* Start GIVEN RECORDS *

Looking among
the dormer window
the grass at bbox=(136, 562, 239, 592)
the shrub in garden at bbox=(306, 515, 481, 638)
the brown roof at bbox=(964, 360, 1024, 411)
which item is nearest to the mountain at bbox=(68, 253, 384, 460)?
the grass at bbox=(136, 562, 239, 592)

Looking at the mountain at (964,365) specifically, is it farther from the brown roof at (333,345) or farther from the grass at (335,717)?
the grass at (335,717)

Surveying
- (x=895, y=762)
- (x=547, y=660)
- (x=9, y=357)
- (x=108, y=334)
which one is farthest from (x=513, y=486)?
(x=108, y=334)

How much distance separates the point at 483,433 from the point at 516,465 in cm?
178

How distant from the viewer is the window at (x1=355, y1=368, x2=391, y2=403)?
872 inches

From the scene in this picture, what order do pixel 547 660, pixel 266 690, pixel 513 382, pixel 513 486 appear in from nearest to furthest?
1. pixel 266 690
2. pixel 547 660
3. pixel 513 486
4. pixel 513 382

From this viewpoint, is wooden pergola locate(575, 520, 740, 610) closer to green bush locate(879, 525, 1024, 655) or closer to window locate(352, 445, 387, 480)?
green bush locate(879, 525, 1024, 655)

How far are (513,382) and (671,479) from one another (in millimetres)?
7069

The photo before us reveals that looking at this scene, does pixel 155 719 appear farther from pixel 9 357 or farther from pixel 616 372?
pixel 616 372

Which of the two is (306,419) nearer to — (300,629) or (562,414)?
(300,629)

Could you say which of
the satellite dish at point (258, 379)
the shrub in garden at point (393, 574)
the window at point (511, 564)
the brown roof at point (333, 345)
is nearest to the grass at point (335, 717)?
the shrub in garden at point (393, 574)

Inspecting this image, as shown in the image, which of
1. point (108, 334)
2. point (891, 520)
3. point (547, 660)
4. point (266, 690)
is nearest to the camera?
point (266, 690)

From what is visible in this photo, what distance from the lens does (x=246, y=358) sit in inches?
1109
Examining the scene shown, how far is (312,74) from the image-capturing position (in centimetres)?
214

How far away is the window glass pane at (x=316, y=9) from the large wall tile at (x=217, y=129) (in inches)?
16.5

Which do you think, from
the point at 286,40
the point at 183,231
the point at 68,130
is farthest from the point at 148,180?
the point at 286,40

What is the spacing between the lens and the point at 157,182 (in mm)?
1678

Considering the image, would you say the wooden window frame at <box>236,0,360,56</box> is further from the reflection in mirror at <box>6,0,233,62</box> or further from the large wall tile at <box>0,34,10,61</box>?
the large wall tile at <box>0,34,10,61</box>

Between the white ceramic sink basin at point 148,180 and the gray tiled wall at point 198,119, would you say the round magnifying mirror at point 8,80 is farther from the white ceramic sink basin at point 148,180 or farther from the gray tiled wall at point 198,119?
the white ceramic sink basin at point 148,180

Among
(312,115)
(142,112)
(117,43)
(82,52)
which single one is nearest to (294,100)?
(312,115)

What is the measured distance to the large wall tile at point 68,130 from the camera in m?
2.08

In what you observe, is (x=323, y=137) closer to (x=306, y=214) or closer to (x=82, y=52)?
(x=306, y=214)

* End GIVEN RECORDS *

* _WHAT YOU SHOULD DO_
Copy out verbatim the records starting at the line that contains "What is the measured" and ending at the final line of the records, with both ends included.

* _REPLY TO THE TASK_
What is the measured distance to the large wall tile at point 68,130 from the camera in m?
2.08

In what you observe, is (x=323, y=137) closer to (x=306, y=214) or closer to (x=82, y=52)?
(x=306, y=214)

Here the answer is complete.